→ **OBJECTIVE**: Recast the stretch of the listing below, from the line containing "Is the electrical" through the end of the listing, as a Markdown table with columns "Entry" and "Content," leaving out blank lines.

→ **THE RECORDS**:
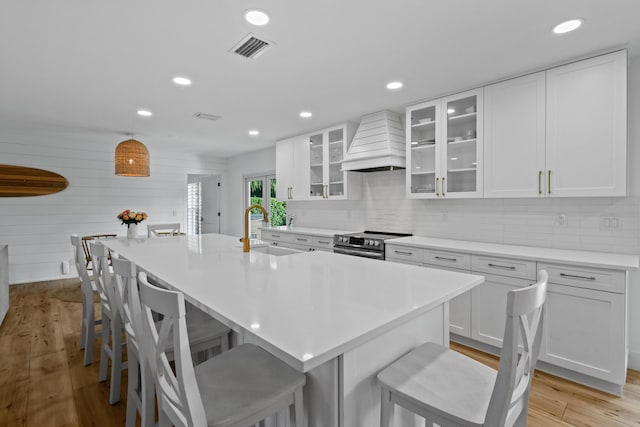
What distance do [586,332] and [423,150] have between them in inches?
86.2

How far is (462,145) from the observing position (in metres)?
3.30

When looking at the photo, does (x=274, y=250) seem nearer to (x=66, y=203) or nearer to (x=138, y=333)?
(x=138, y=333)

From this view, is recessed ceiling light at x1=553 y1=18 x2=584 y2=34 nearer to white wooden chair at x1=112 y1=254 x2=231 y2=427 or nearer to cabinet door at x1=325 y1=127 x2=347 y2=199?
cabinet door at x1=325 y1=127 x2=347 y2=199

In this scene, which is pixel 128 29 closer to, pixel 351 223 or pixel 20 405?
pixel 20 405

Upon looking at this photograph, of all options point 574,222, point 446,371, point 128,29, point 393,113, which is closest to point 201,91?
point 128,29

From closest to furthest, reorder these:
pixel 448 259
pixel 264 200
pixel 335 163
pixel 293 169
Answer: pixel 448 259, pixel 335 163, pixel 293 169, pixel 264 200

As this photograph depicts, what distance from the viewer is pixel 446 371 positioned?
121cm

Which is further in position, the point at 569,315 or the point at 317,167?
the point at 317,167

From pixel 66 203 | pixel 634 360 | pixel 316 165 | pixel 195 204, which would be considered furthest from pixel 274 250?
pixel 195 204

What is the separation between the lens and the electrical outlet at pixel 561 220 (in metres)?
2.84

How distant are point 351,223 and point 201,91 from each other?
2.64 meters

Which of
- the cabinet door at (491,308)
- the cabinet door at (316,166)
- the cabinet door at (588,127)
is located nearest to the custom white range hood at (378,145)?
the cabinet door at (316,166)

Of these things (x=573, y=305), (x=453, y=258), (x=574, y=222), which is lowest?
(x=573, y=305)

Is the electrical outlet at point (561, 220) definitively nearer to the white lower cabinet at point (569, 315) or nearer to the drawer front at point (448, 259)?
the white lower cabinet at point (569, 315)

→ **EXERCISE RESULT**:
| Entry | Content |
|---|---|
| 1 | Is the electrical outlet at point (561, 220) definitively nearer to the white lower cabinet at point (569, 315) or nearer to the drawer front at point (448, 259)? |
| 2 | the white lower cabinet at point (569, 315) |